Un salon français à Dijon
A moins de trente ans, le violoncelle de Yan Levionnois a glané toutes les récompenses, avec un extraordinaire palmarès. Le discret chef du pupitre des Dissonances se confond avec le brillant soliste que nous écoutons ce soir. Au piano, Guillaume Bellom, le talentueux bisontin qui a pris son envol. Chacun conduit, séparément, une carrière des plus prometteuses. Après avoir enregistré un récital de sonates romantiques (Schubert, Mendelssohn, Strauss) justement salué par la critique en 2017, ils nous offrent maintenant un récital de sonates françaises. Entre celles, bien connues, de Debussy et de Poulenc, nous découvrons l’exquise Pièce op.39 de Chausson et la trop rare Première Sonate de Fauré.
La seule -et minime- réserve de la soirée sera l’attaque des trois premières mesures de Debussy, notées forte, d’une énergie décuplée par le grand Steinway, qui se pare alors de couleurs métalliques incongrues. La suite sera un pur ravissement. La liberté des échanges, les couleurs, la conduite et la retenue du prologue, la fantaisie, le mystère et l’humour de la sérénade, enchaînée au finale endiablé sont autant de bonheurs.
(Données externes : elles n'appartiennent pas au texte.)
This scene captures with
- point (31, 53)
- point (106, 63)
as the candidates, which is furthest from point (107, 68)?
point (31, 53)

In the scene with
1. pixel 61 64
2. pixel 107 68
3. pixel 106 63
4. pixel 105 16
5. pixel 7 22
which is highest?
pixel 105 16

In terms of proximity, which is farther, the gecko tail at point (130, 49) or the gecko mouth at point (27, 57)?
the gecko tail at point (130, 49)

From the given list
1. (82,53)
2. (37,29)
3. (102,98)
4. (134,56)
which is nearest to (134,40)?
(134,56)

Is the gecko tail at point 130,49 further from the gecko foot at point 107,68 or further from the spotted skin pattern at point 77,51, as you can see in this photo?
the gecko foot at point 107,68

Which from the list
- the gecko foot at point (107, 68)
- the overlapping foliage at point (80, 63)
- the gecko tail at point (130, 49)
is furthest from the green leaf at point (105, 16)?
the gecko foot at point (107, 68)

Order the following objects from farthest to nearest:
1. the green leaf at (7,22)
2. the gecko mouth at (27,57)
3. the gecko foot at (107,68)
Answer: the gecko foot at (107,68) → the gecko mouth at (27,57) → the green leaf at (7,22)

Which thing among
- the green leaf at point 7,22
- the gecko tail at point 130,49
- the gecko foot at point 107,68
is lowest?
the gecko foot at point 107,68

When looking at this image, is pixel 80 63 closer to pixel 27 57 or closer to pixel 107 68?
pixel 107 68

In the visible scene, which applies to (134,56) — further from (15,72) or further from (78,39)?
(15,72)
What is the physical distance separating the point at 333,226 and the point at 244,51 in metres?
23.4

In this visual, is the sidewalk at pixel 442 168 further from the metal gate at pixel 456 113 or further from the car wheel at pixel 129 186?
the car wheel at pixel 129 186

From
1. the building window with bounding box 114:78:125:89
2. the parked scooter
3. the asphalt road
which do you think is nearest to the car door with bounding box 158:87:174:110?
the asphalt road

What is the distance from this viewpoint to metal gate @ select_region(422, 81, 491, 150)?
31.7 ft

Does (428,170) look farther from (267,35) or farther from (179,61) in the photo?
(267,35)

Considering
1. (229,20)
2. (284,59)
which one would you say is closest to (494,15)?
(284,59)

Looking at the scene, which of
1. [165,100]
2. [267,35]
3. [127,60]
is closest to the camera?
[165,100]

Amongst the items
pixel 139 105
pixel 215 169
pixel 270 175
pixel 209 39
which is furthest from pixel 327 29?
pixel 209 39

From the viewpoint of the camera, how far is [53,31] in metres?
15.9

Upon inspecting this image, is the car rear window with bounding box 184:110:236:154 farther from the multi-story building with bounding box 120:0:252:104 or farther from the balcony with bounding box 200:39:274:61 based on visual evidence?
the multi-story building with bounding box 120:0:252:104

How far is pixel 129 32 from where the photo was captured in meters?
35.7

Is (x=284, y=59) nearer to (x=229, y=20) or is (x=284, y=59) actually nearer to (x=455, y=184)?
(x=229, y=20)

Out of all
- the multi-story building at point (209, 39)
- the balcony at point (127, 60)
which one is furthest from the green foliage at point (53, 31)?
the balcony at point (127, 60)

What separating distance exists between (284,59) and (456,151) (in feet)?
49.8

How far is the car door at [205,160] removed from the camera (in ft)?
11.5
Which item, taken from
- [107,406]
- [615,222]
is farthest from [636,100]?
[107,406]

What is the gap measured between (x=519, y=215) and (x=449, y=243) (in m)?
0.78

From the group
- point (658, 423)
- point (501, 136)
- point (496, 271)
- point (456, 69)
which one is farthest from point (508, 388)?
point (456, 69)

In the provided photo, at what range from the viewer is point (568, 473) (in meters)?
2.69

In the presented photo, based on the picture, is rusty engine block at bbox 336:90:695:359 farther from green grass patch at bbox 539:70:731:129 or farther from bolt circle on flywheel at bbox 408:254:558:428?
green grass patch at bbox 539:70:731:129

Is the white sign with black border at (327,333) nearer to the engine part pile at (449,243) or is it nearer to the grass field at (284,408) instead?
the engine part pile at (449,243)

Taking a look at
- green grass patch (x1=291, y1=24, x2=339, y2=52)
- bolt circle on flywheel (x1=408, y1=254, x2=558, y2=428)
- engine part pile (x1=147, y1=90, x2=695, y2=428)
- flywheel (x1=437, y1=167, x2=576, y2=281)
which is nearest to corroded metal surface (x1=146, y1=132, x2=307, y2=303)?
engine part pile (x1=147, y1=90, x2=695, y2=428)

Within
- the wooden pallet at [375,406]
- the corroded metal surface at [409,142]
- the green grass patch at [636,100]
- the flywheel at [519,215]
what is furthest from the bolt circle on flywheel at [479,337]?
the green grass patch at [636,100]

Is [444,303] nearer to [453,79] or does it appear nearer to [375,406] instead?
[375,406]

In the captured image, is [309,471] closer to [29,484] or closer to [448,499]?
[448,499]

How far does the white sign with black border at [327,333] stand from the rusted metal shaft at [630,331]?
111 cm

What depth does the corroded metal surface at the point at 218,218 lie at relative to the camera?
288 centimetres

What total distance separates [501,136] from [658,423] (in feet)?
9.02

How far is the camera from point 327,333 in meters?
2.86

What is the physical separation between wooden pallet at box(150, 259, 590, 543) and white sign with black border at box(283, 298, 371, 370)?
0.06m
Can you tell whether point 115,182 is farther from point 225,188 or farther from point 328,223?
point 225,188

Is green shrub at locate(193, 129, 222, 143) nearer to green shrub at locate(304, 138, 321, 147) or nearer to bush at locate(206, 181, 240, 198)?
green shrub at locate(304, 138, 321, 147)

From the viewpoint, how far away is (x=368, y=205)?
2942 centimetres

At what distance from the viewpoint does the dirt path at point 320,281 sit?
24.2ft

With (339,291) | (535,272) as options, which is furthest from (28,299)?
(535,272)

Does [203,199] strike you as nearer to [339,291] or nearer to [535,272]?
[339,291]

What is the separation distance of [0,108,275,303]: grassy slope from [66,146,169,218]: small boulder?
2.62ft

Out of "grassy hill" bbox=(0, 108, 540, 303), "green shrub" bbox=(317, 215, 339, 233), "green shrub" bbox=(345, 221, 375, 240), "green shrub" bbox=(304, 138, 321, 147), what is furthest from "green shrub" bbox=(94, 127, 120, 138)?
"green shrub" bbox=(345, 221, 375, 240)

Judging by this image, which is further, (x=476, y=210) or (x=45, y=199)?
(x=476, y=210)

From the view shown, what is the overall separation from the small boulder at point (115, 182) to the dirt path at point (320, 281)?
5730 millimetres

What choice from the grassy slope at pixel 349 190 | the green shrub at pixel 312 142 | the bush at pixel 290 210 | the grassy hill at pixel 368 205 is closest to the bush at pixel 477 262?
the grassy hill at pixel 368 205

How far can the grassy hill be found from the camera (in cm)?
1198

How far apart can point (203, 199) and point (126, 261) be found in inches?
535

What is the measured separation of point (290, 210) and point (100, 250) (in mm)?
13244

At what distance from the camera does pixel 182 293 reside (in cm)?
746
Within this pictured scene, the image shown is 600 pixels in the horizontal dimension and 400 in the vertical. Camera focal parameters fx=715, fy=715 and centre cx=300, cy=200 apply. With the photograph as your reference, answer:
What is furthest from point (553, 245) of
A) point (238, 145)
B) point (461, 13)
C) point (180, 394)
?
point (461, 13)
La plénitude, la rondeur du violoncelle comme la plus large palette expressive du piano traduisent à merveille la poésie douce-amère, la fantaisie et l’élégance sans la moindre afféterie, avec une saine vigueur. Pourquoi la Pièce opus 39 de Chausson n’est-elle pas davantage connue ? Son écriture recherchée, son caractère élégiaque, le charme évanescent s’animant pour confier le chant au violoncelle jusqu’à l’exaltation et revenir, apaisé, au propos initial, tout concourt à faire de cette pièce une œuvre majeure. Elle est ici servie par nos deux complices avec l’apparente insouciance, le romantisme sans effusion ajoutée, la délicatesse qui caractérisent l’art de Chausson.
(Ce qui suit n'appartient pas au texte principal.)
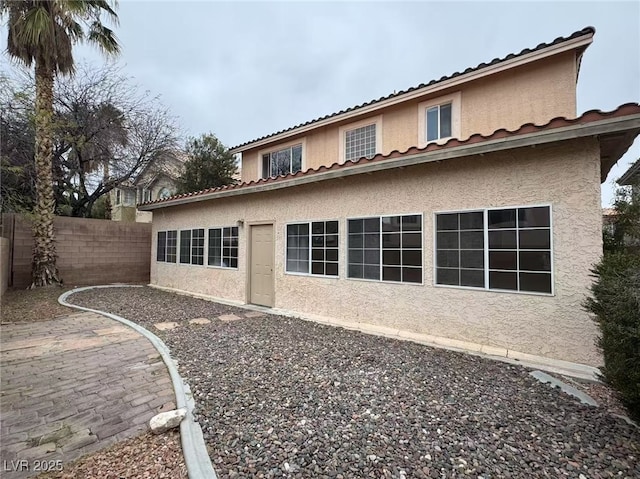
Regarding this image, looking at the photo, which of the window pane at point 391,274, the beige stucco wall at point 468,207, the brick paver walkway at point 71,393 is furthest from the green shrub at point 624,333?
the brick paver walkway at point 71,393

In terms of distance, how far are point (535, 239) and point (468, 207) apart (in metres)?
1.22

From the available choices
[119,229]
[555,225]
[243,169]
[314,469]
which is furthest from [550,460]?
[119,229]

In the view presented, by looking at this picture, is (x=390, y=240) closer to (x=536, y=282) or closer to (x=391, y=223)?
(x=391, y=223)

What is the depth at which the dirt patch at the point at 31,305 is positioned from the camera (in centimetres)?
→ 790

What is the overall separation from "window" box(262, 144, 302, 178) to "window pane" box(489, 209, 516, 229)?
7.58 meters

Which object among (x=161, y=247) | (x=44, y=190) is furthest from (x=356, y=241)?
(x=44, y=190)

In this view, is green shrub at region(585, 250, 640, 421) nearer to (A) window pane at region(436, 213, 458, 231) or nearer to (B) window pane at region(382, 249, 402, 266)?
(A) window pane at region(436, 213, 458, 231)

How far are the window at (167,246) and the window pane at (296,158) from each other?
5.82 metres

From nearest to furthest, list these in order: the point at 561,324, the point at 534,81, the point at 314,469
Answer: the point at 314,469, the point at 561,324, the point at 534,81

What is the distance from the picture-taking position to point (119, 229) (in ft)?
48.4

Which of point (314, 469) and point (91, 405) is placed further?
point (91, 405)

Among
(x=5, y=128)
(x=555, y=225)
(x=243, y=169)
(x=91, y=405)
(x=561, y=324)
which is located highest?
(x=5, y=128)

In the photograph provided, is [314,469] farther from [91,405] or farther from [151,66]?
[151,66]

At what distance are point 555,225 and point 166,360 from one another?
6.76 m
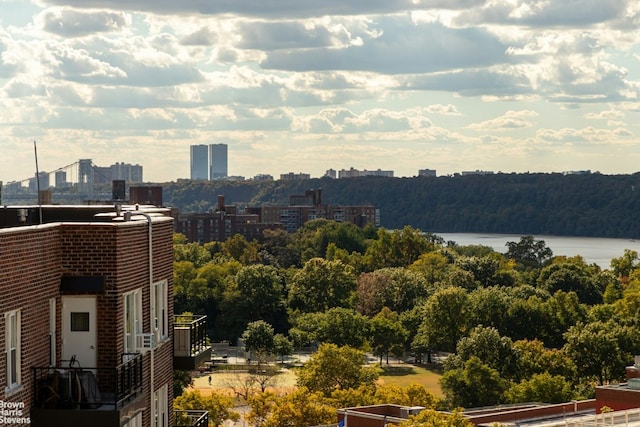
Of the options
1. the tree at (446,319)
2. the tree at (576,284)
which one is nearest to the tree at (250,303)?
the tree at (446,319)

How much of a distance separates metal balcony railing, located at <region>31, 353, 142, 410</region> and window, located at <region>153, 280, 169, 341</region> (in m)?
3.10

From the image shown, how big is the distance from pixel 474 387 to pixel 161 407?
72863 millimetres

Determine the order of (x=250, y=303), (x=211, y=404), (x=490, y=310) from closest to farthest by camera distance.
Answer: (x=211, y=404) → (x=490, y=310) → (x=250, y=303)

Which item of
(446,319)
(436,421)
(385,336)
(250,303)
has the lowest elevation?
(385,336)

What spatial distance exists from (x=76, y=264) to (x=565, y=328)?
114925 mm

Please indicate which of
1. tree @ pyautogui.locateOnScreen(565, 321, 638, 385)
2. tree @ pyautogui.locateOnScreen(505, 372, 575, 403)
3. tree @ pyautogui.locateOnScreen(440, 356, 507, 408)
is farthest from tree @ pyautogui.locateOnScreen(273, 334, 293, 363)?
tree @ pyautogui.locateOnScreen(505, 372, 575, 403)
De Fauré, on joue surtout la Seconde Sonate, de peu postérieure à celle en ré mineur, ce qui nous paraît profondément injuste. Avant de retrouver une écriture plus familière de l’art du compositeur, l’allegro initial, véhément, très rythmé, vigoureux comme éloquent, retient l’attention. L’andante méditatif, d’une simplicité et d’un naturel qui cachent une écriture rythmique et harmonique aboutie, nous émeut par son lyrisme contenu, d’une suprême élégance. Ample et varié est le finale, fluide, où les deux instruments s’animent pour retrouver le lyrisme serein. Il est difficile d’imaginer duo plus équilibré, dont l’entente soit à ce point exemplaire, avec une maîtrise musicale servie par une technique transcendante.
Peu prisée par les puristes et assez rare au concert, la sonate de Poulenc nous réjouit plus que jamais. La désinvolture, la jovialité, la tendresse, le cocasse et la légèreté y font bon ménage. On en retiendra particulièrement le "ballabile", gai, bondissant, léger, juvénile. Malgré une certaine grandiloquence, le largo introductif du finale nous émeut, auquel succèderont des séquences volubiles, déboutonnées, tendres (« sans ralentir »), enfin enjouées, comme seul Poulenc sait les écrire, avec le pied-de-nez conclusif qui dément la gravité initiale du mouvement.
Nous tenons là deux interprètes qui se hissent au plus haut niveau. On cherche ses mots pour qualifier le jeu de chacun d'eux, tant on en a oublié les individualités pour un ensemble dont la perfection est aboutie. Aussi, formulons le voeu qu’un enregistrement soit réalisé, permettant de faire partager au plus grand nombre le bonheur d’un public conquis.